Brett Myers still has yet to prove himself as a starting pitcher this year, and the four earned runs he surrendered over the five innings he pitched this afternoon in Cincinnati didn't do much to recommend him. Myers didn't seem to be losing his control today. He didn't obviously lose his temper or his composure. He didn't make a lot of obvious mistakes. Today was a day when the Reds were just hitting him -- and that might be a greater cause for concern than if any of the other problems had occurred. Myers has shown the ability to be a lights-out pitcher, but when there's nothing tangibly off about his performance except that opposition seem to be hitting him, it's worrying.
Brett Myers did achieve today the minor historical distinction of allowing Ken Griffey Jr.'s 594th home run, a position that only drew some attention today to his lackluster performance as the one-ring media circus, not nearly so elaborate as during last year's Bonds chase, waits for his 600th.
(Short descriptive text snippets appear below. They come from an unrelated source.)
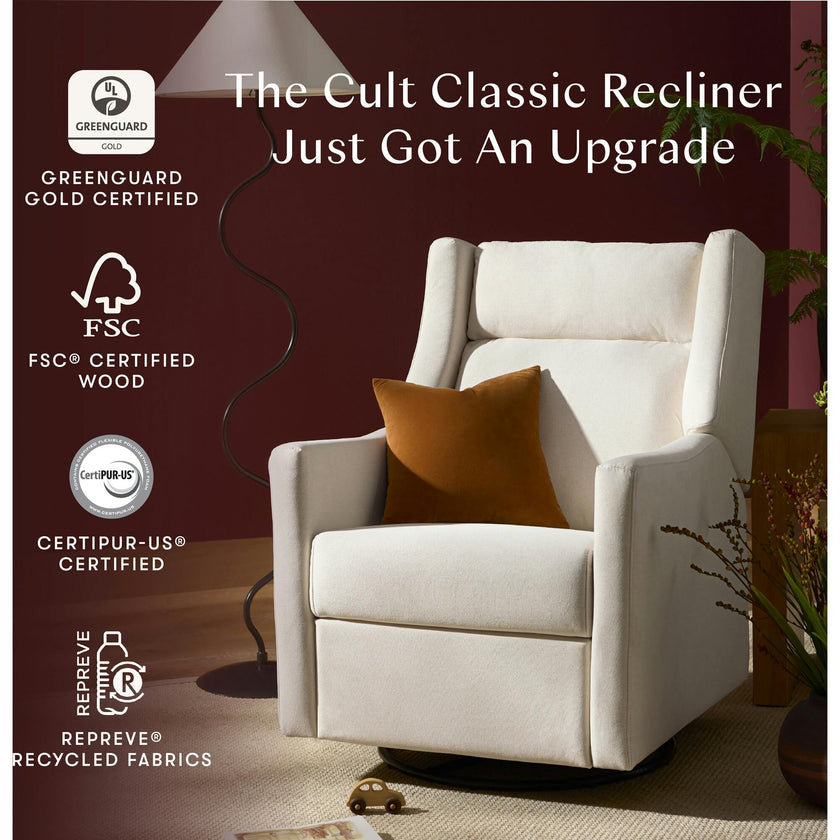 Kiwi Plus Power Recliner and Swivel Glider with Power Adjustable Headrest and USB Port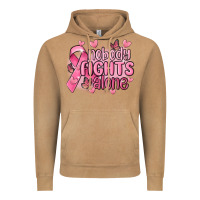 Vintage Camel nobody fights alone cancer Vintage Hoodie - MaliasSmallBusiness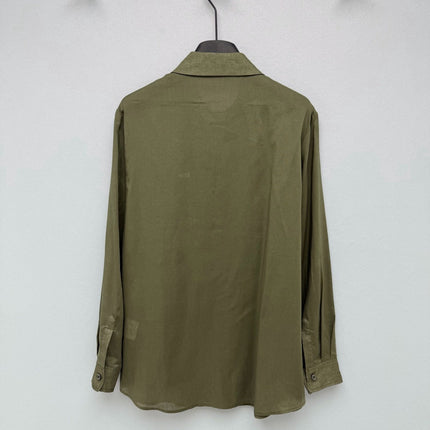 DIOR 26S LONG-SLEEVE SHIRT 1428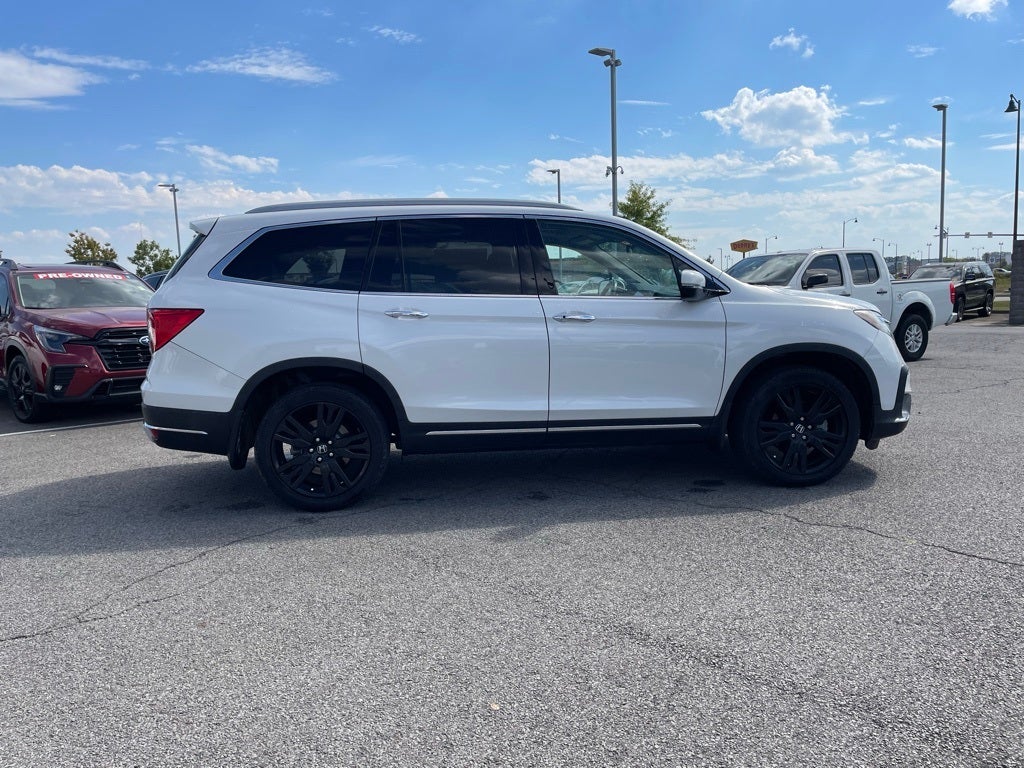 2022 Honda Pilot Elite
Clay Condrey had an embarrassing outing today, allowing four earned runs of his own in two innings. The Phillies can't afford to have a bullpen this inconsistent, or to allow games in which they trail by a few runs in the middle innings to get out of reasonable grasp in the late innings. That's what loses teams those extra games that they will need in the long haul.
The offense was relatively unproductive today as well. Chase Utley continued to be impressive, but, unappreciative as I may sound in saying it, that's what we've come to expect from Chase Utley. Pat Burrel hit again today, and it's beginning to look like he's on a hot streak that hasn't been interrupted since last season. That was one hopeful sign in the middle of an otherwise disappointing game.